## AZIONE RICHIESTA
Rispondi in base al brano sulla vicenda Rai-Sky:
(a) Come si chiama il consigliere del Cda della Rai citato all'inizio?
(b) Quale fornitore darà in esclusiva il sistema di accesso condizionato (CAS) per la piattaforma Tivù Sat?
(c) Da quando le sei reti generaliste saranno disponibili anche su TivùSat?

“Un servizio pubblico deve essere presente su tutte le piattaforme con la propria offerta editoriale: si può decidere sul ‘come’ esserci, non sul ‘se’”. Queste le parole del consigliere del Cda della Rai Nino Rizzo Nervo a proposito della querelle Rai-Sky, con le quali rimette al Cda la decisione di lasciare o meno la piattaforma di Murdoch. Il consigliere aggiunge di essere ottimista sull’esito delle trattative per il rinnovo del contratto con Sky e dei diritti del “Letterman Show” che grazie a RaiSat ha conquistato un grande pubblico in Italia ormai da dieci anni.
La situazione non è però molto chiara. Infatti, Nagravision, il fornitore di servizi delle piattaforme satellitari e digitali fornirà il sistema di accesso condizionato (CAS) in esclusiva per la piattaforma italiana Tivù Sat a cui la rai ha deciso di aderire. Non dimentichiamo che la stessa azienda pubblica ha disdetto in via cautelativa l’uso del sistema di codifica (NDS) adottato da Sky. La posta in gioco riguarda in particolare Rai1, Rai2 e Rai3, i quali, insieme alle tre reti analogiche di Mediaset, costituiscono una buona fetta degli ascolti di della tv di Murdoch (quale non si sa, perché i dati relativi vengono resi noti cumulati agli ascolti delle sei reti su tutte le piattaforme).
Dall’estate le sei reti generaliste saranno disponibili anche su TivùSat, gratuitamente, pagando il costo di produzione di una scheda con standard Nagravision, quello usato da Mediaset Premium.

## ESTRATTI DEI DATI
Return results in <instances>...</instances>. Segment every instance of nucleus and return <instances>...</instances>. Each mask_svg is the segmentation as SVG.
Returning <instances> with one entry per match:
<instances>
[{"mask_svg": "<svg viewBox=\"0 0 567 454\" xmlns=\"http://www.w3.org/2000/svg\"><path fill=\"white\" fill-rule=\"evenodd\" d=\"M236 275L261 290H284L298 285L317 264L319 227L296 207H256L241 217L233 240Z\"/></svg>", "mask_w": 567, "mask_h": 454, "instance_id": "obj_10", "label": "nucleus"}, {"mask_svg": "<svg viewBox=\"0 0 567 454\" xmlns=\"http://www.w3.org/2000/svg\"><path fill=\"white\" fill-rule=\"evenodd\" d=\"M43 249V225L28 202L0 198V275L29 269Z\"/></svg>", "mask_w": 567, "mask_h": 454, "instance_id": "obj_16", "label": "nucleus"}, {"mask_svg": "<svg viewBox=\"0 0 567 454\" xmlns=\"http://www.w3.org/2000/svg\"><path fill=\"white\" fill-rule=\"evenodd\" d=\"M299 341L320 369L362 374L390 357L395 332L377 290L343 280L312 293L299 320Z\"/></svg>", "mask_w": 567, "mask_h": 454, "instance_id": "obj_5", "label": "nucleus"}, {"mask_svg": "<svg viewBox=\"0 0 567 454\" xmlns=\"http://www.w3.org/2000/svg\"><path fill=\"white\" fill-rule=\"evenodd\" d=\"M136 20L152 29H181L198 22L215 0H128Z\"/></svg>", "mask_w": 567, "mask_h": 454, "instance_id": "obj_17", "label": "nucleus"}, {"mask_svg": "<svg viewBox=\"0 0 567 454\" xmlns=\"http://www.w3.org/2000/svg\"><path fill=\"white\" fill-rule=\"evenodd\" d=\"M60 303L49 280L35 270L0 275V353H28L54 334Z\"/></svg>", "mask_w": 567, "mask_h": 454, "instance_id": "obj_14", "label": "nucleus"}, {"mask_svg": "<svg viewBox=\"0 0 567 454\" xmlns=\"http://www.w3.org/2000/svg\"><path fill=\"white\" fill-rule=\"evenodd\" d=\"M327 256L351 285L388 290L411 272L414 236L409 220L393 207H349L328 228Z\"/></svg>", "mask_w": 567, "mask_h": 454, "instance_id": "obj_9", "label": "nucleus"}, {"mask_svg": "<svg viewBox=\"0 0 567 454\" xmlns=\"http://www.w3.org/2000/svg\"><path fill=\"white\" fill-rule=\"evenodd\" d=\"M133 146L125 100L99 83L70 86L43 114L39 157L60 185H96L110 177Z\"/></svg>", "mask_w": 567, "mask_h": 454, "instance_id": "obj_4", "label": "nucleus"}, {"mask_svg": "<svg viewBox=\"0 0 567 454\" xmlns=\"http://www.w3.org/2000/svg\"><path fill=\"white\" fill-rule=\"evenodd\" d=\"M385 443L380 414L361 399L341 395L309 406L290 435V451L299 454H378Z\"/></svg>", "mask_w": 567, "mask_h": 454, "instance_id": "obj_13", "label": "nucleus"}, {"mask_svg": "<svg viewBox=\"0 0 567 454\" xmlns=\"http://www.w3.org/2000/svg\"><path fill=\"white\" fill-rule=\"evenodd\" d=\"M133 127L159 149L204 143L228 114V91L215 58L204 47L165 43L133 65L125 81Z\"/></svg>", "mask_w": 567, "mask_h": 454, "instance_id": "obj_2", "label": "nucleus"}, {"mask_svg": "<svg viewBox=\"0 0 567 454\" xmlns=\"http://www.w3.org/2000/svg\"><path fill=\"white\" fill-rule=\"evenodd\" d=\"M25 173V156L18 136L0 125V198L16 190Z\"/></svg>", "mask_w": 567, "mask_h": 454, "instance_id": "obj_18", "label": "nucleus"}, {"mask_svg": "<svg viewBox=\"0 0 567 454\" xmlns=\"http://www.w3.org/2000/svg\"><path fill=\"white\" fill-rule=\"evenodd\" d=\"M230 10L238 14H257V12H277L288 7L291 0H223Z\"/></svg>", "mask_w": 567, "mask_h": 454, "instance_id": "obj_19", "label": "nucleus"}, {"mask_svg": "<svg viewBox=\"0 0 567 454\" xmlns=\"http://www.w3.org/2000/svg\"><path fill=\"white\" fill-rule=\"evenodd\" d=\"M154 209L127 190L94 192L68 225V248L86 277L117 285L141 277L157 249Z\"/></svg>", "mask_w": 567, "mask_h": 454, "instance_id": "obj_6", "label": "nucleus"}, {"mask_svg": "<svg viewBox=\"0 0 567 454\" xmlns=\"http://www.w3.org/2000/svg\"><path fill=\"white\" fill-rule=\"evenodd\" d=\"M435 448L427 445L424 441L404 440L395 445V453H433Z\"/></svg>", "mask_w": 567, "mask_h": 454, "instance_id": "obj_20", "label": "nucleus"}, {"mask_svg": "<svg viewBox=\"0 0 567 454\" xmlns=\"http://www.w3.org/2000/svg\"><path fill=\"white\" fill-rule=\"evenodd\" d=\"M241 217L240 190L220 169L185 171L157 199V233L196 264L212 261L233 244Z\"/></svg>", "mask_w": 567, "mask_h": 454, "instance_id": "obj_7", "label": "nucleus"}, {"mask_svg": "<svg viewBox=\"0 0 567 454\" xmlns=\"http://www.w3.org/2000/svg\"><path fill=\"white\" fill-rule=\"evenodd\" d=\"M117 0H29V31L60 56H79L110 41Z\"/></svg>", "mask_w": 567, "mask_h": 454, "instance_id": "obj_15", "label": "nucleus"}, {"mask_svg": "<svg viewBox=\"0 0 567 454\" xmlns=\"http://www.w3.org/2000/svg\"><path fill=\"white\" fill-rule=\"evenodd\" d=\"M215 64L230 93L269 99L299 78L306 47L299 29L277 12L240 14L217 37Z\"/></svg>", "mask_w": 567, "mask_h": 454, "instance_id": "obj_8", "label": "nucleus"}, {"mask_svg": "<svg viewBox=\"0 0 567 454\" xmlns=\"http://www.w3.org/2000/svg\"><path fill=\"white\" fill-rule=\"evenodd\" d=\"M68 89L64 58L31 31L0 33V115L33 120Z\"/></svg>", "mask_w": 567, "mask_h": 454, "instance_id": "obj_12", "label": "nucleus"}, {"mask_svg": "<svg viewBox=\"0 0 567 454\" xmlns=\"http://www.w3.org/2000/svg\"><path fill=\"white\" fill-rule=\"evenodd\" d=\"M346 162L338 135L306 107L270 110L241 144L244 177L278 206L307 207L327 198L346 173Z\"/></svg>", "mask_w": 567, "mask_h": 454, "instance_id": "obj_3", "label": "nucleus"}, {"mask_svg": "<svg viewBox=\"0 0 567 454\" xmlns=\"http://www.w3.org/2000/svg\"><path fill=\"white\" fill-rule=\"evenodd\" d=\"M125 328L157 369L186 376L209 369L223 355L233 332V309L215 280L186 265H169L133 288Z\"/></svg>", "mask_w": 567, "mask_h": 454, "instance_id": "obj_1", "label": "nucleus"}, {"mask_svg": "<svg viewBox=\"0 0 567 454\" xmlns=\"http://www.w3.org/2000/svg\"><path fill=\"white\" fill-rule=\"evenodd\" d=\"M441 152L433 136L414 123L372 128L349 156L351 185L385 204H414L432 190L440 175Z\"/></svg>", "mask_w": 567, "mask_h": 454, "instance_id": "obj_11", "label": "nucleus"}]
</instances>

## RISULTATO DELL'ESERCIZIO
(a) Nino Rizzo Nervo.
(b) Nagravision.
(c) Dall'estate.